= Pocket Testament League =

Christian organization

The Pocket Testament League is a Christian nonprofit organization which distributes printed copies of the Gospels from the New Testament.

== History ==
The Pocket Testament League was founded in 1893 by a 12-year-old named Helen Cadbury, daughter of the president of the confectioner Cadbury, who wished to introduce her classmates to Christianity. She formed a group with her Christian schoolfriends, “The Pocket Testament League.”

In 1904, Helen married American evangelist Charles McCallon Alexander, who officially organized the league with Dr. J. Wilbur Chapman in Philadelphia in March 1908. Alexander had been associated with the prominent evangelist Dwight L. Moody, and his experience in worldwide evangelism gave a huge impetus to the League. In 1914, The Pocket Testament League opened an office in London and began sharing gospels as part of its First World War outreach. In October, one of their campaigns gave out 400,000 New Testaments to soldiers on Salisbury Plain.

During the Great Depression, members of the League shared Gospels through the Civilian Conservation Corps in the South and throughout New England. Billy Graham encouraged the League, commenting that "I am completely sold on the work of The Pocket Testament League, and continue to pray for those associated with it."

Many people heard the story of a pocket sized Bible in a soldier's pocket that saved his life. It was Private Jennison of the 5th Yorkshire Regiment who, during WWI, was carrying his New Testament supplied by The Pocket Testament League which stopped the bullet that would have pierced his chest.

After WWII, General MacArthur asked the league for Pocket Testaments. Members of league contributed 11 million Gospels for the nation of Japan. As a result of these Gospels being shared in Japan, Captain Fuchida Mitsuo, who had led the attack on Pearl Harbor, later became a Christian and worked for The League.

After WWII, the league started missionary work in foreign countries. With the support of Generals George Marshall and Chiang Kai-shek, Bibles were distributed among Chinese soldiers fighting in the Chinese Civil War.

==Present==
The League has over 450,000 members and a staff of 5 full-time people that work from virtual offices. A small team runs the ministry and it is managed by a 15-person board of trustees.
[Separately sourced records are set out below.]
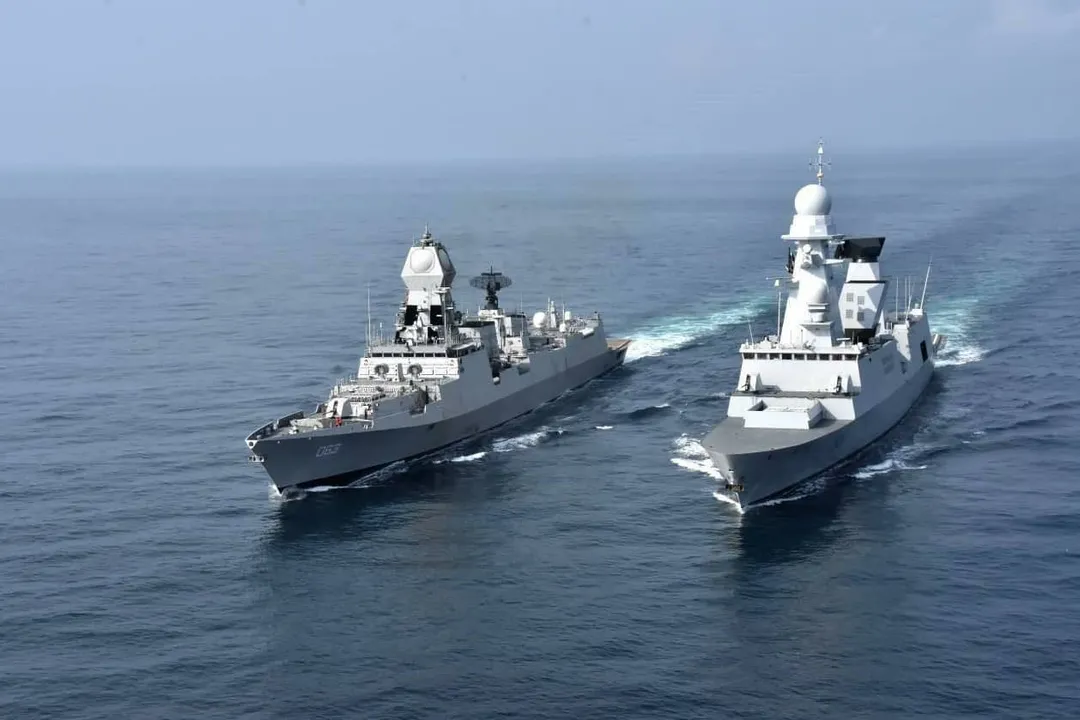 Indian Navy Day 2021: Significance, History and all you need to know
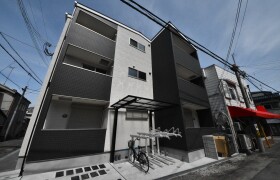 1LDK Mansion in Sunjiyata - Osaka-shi Higashisumiyoshi-ku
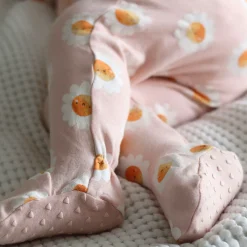 Bebe Confort Daisies Pajamas 0-30m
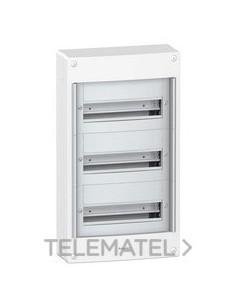 COFRE PRAGMA13 SUPF.3 F.39 MOD.S/PTA.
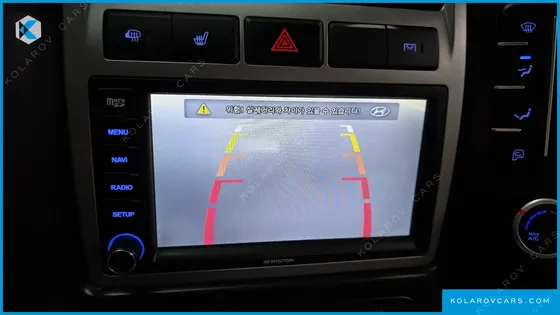 HYUNDAI PORTER II SUPER CAP CRDI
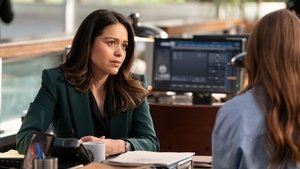 Imagem The Rookie (7x18) 13 maio 2025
The League has members from all 50 U.S. states and from 140 countries.

The League is based in Lititz, Pennsylvania, US. It is also known as Bridge Builders in the UK.

Today, the league still prints small, pocket-sized Gospel of John in languages including English, Simplified Chinese, Traditional Chinese, Italian, Japanese, Russian, German, Spanish and Portuguese, with wide range of cover designs. In 2019 about 16,000 individuals shared 1,150,000 gospels. It also partners with local Bible Societies for accurate Bible translations and ships from several locations around the world and in 2019, 300 partners distributed 6 million gospels.